BASTA, 2.Ausgabe Sommer-Semester 1989, Mai '89
Durch ihre unermüdliche und subtile Werbearbeit ist es der weltweit operierenden High-Tech-Industriegelungen, ihren Fuß nun auch in das Büro des extrem linksradikalen AStA der GH Siegen zu setzen. Die hinterlistige Strategie der kleinen Schritte (erst Bleistift, dann mechanische Schreibmaschine, schließlich elektronische) ging auf. Abhängigkeiten wurden geschaffen, Bedürfnisse geweckt und nun ist es soweit: Der AStA hat einen Computer!

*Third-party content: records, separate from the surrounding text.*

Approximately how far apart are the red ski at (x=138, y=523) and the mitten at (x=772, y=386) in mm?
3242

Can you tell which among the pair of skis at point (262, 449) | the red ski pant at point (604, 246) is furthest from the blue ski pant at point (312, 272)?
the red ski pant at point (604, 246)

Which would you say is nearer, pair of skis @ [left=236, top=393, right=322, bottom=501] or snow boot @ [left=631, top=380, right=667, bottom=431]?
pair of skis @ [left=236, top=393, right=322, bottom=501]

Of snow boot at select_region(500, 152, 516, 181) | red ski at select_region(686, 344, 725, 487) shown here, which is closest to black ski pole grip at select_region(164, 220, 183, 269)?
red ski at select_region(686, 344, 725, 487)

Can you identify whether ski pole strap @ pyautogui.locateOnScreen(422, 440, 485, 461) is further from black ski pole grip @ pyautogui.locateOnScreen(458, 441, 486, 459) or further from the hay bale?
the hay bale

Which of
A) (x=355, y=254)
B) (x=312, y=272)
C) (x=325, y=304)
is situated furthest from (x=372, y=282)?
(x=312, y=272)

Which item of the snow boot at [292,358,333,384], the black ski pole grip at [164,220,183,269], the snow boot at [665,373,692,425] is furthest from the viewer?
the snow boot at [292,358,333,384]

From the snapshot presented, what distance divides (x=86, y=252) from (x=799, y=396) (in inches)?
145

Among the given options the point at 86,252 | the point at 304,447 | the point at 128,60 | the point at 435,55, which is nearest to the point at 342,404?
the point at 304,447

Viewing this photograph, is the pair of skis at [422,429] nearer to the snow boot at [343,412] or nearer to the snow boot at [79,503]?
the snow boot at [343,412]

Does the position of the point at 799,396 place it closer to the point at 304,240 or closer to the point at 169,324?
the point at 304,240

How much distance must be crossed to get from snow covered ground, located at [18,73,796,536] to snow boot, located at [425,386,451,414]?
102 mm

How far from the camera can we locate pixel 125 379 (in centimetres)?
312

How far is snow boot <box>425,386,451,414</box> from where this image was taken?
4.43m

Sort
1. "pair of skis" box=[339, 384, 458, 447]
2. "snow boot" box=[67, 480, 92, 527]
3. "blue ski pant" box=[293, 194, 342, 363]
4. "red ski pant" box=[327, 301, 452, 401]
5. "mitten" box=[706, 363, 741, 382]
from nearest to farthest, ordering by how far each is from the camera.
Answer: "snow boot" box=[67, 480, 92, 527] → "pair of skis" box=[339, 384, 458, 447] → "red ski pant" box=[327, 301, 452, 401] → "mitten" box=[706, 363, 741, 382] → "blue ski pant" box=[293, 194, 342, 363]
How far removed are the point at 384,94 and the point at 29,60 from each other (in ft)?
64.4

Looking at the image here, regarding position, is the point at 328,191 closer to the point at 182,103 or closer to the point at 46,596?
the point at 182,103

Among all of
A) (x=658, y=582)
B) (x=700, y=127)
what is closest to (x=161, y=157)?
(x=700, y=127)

Voller Stolz kann nun das erste automatisch datenverarbeitete Produkt, die CAB (Computer Aided BASTA) präsentiert werden, tintenstrahlgedruckt, blockgesetzt, in strahlendem Glanz. Endlich Schluß mit der eintönigen Tipparbeit an der Schreibmaschine, der Computer schafft willkommene Abwechslung durch den ständig notwendigen Griff zum Handbuch und die mit freudigen Ausrufen begleitete Suche nach diversen Spickzetteln mit wichtigen Bedienertips. Nur schade, daß die 40 Megabyte Festplatte immer noch nicht ihren Maschinengeist (deus ex machina) aufgegeben hat. Generationen von Sozio-, Psycho- und sonstigen -logen entgingen so massig Studienobjekte für Frustrations- und Agressionsanalysen.

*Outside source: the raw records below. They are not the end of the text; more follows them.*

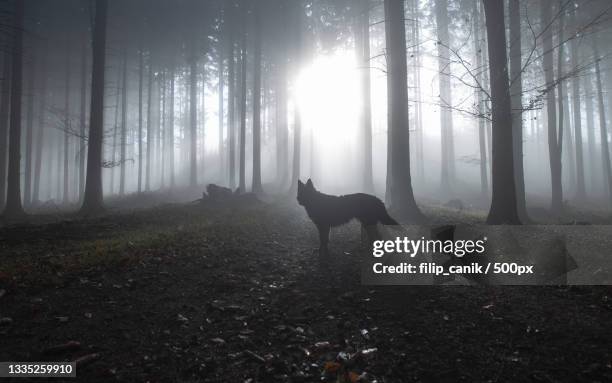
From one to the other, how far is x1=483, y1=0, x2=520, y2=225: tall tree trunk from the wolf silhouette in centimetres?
399

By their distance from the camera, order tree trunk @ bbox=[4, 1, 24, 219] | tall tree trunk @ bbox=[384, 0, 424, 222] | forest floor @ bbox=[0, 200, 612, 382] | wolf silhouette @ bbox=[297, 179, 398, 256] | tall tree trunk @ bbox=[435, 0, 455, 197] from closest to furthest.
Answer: forest floor @ bbox=[0, 200, 612, 382]
wolf silhouette @ bbox=[297, 179, 398, 256]
tall tree trunk @ bbox=[384, 0, 424, 222]
tree trunk @ bbox=[4, 1, 24, 219]
tall tree trunk @ bbox=[435, 0, 455, 197]

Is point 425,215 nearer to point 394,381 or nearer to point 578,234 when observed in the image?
Result: point 578,234

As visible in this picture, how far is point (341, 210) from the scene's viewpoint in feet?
23.7

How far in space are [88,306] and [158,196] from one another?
24475mm

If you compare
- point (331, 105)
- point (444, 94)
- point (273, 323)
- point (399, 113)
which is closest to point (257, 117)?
point (399, 113)

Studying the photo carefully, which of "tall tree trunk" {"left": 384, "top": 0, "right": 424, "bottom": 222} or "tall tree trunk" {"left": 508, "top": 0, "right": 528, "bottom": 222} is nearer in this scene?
"tall tree trunk" {"left": 384, "top": 0, "right": 424, "bottom": 222}

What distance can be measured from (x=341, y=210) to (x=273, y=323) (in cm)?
338

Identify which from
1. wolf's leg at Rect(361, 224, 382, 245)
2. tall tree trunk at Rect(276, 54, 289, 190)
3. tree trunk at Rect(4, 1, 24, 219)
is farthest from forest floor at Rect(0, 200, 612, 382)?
tall tree trunk at Rect(276, 54, 289, 190)

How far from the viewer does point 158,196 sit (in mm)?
26828

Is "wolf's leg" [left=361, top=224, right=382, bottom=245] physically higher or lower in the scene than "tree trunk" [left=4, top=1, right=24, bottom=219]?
lower

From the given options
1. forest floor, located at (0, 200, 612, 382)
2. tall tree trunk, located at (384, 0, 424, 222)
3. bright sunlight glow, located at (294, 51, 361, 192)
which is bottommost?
forest floor, located at (0, 200, 612, 382)

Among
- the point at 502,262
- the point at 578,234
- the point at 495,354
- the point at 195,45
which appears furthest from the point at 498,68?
the point at 195,45

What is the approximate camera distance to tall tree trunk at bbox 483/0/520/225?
8688 millimetres

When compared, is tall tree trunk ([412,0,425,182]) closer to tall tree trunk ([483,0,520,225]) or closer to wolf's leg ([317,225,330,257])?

Abschied nehmen muß der AStA wohl von der spinnerten Kollektiv-Utopie, denn der Fachmann ist nun wieder gefragt! Welcher Normalsterbliche kennt sich auch aus mit Interface-Connection- Features, Soft- and Hardware-Emulationen, Terminal-Update und print cartridge containern. Das HAmTR (Herrschaftsfreie AStA-Büro mit menschlicher Teilnahme und Rücksicht) wird nun abgelöst durch das HAmTR (Hierarchische Arbeitsatmosphäre durch moderne Technik und Rationalisierung).
Mit Hilfe des Stukturverstärkers Computer gelingt es der Redaktion [sic! Das muss wohl deutlich "Reaktion" heißen...] also doch noch, die Widersprüche der radikalen Systemkritik bloßzulegen und damit die Speerspitze der Bewegung abzustumpfen und den Widerstand zu schwächen.